Der Vorteil liegt klar auf der Hand, eine größere Vielfalt heißt auch bessere Chancen, sich auf Krankheiten einzustellen, körpereigene Heilungsprozesse zu organisieren und ein besserer Schutz vor Mutationen. „Als Erklärung hierfür wird der evolutionäre Vorteil für die Nachkommen gesehen. Durch die kodominante Expression der HLA-Allele werden die Nachkommen heterozygote HLA-Allelträger, wenn die Eltern unterschiedliche HLA-Allele besitzen. So ergibt sich für die Nachkommen ein breiteres Spektrum, um spezifisch gegen pathogene Antigene zu agieren.“ Konkret heißt das: weniger Infekte, weniger Autoimmunerkrankungen, weniger Allergien.
Insgesamt wurden über 250 Paare zwischen 18 und 60 Jahren befragt, wie zufrieden sie mit ihrer Beziehung sind, ob sie einen Kinderwunsch haben und wie aufregend sie ihr gemeinsames Sexualleben finden. Den Versuchspersonen wurde dann eine Speichelprobe entnommen und die fraglichen Gene miteinander verglichen. Je nachdem, wie unterschiedlich ihre untersuchten Gene waren, desto mehr Anziehungskraft hatten die Partner aufeinander. Allerdings veränderte sich diese Wirkung bisweilen, beispielsweise durch die Einnahme der Pille.

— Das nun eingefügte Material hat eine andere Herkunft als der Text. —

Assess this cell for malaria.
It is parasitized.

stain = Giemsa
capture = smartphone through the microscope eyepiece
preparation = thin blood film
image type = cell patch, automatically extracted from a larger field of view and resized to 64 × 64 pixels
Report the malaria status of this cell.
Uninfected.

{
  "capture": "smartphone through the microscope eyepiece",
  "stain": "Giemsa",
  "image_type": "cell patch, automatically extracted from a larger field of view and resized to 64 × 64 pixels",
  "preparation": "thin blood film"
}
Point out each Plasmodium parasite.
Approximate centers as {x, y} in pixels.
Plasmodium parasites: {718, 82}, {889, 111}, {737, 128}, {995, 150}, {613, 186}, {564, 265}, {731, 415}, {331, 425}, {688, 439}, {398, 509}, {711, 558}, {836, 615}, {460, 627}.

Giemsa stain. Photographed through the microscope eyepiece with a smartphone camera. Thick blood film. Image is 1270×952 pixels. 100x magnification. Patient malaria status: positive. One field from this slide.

Die vorliegende Promotion ist damit die erste wissenschaftliche Erhebung, die eine große Probandengruppe untersucht und erstmals den Kinderwunsch mit einbezogen hat. „Zudem konnten wir eine hohe Genauflösung im Labor durchführen“, sagt Jana Kromer und ist erstaunt über die vielfältige Resonanz, die es bereits heute auf die Forschungsarbeit gibt. Interesse an dieser Arbeit hat auch bereits die Industrie, die heute die wissenschaftlichen Daten wahrscheinlich gern dazu verwenden würde, um ein ganz individuelles Parfüm zu kreieren – einen Duft, der zu dem eigenen Genpool passt.